Assigned task
Carry on writing the review defending Oxford philosophy, starting right after its last sentence.

Examined Life

Philosophical reflections


In Defense of Oxford Philosophy

Review of N. Krishnan, A Terribly Serious Adventure

To those with no particular interest in philosophy, the phrase “Oxford philosophy” will mean very little. But among those who do care about philosophy, it conjures a distinct impression—one not unlike, perhaps, the impression that cocktails and jazz might have made on the young crowd at Woodstock in the late 1960s. In other words, Oxford philosophy is regarded as old, stuffy, long past its prime, and of little relevance to anything that matters today.

Oxford philosophy was one manifestation of the “linguistic turn” that swept through philosophy from the early twentieth century to the 1950s. In early twentieth-century Vienna, a group of intellectuals influenced by the physicist Ernst Mach began what would come to be remembered as one of the century’s most ambitious intellectual movements: logical positivism. They called themselves the Vienna Circle, and their ranks included not only philosophers but also scientists, logicians, mathematicians, and social scientists. Kurt Gödel, later famous for his incompleteness theorems, was a quiet member of the group.

Source data

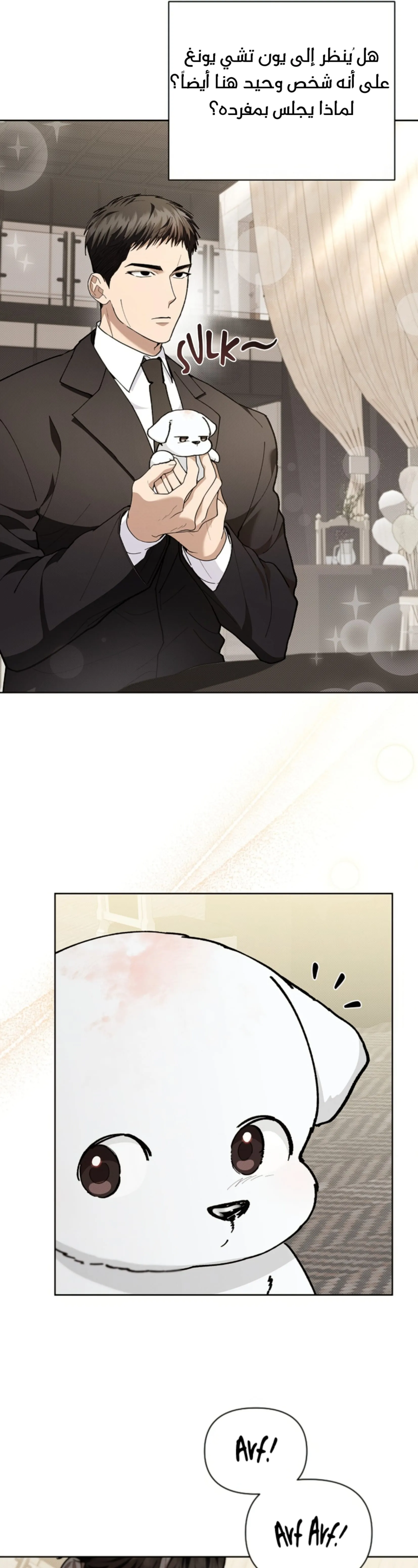 لا تعبث مع الجرو – الفصل 10 page 26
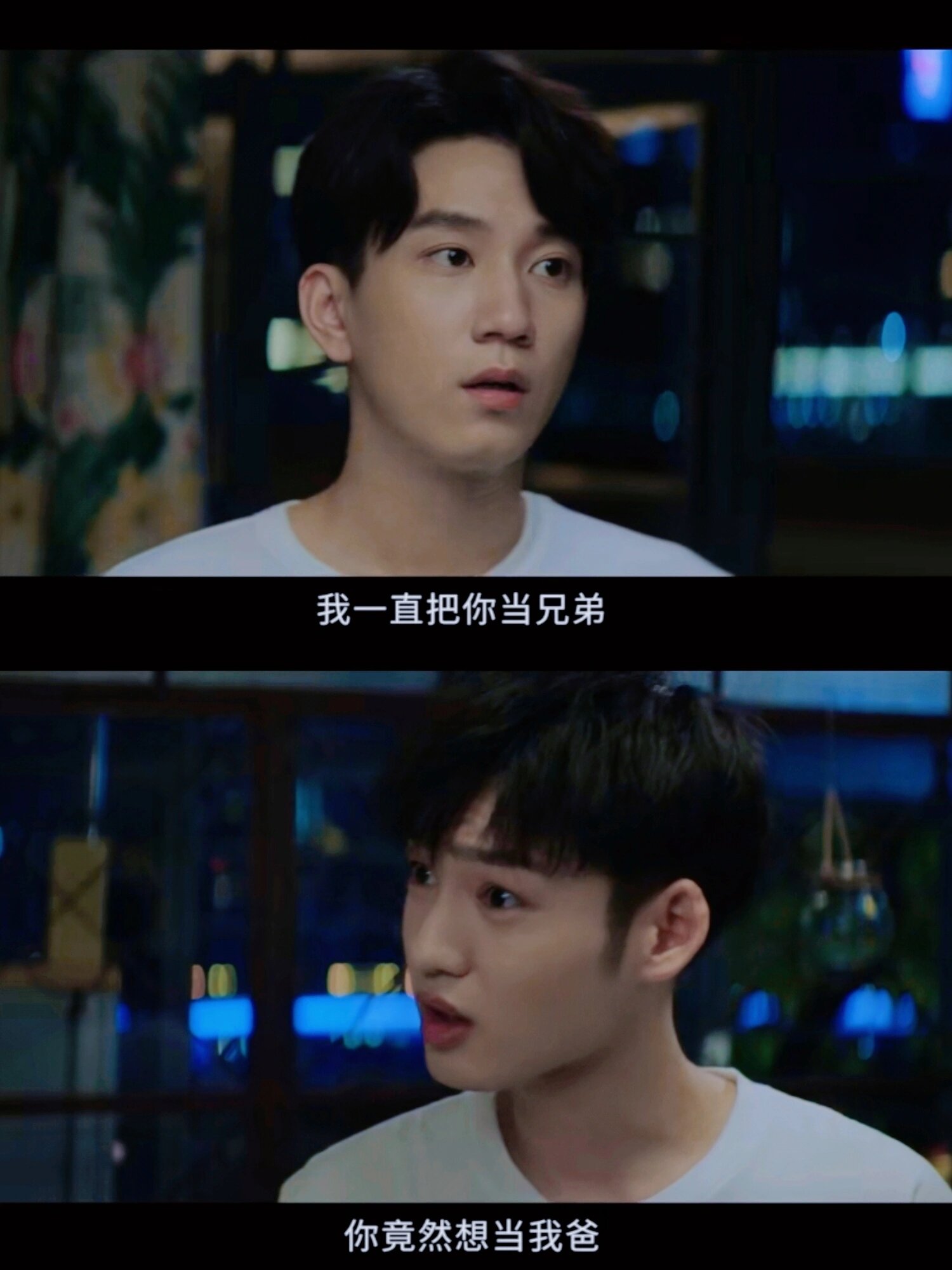 剧情绝了又发现了一部宝藏剧‼️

Result
One of their central aims was to purge philosophy of the metaphysical speculation that had dominated it for over two thousand years and to reduce it to a handmaiden of science. According to the positivist programme, the only route to meaningful knowledge of the world was through empirical science. Philosophy’s role was to analyse the propositions of science using the tools of formal logic, thereby clarifying their meaning, and to deploy those same tools to expose and eliminate the pseudo-propositions that philosophy had been churning out for millennia. Philosophers were no longer to ask “What is moral?” Such a question, lacking any truth-conditions, was a pseudo-question from the start. They were to ask instead “‘What does ‘moral’ mean?’” They were not to ask “What exists?” but rather “What can be said to ‘exist’?” Philosophy, once a discipline that inquired into the nature of existence and morality, shrank under the positivist scalpel into a linguistic-logical project concerned solely with what ‘existence’ and ‘morality’ mean. In this sense, the Vienna Circle held what might be called a deflationary view of philosophy.

The philosophical method of the Vienna Circle was received in quite different ways at Cambridge and Oxford. At Cambridge, the positivist approach was hardly alien. Bertrand Russell had already been carrying forward Gottlob Frege’s project of analysing—or reducing—the meaning of mathematical propositions through the apparatus of formal logic. Oxford, today’s protagonist, came to the new current a step later, absorbing it indirectly through Cambridge.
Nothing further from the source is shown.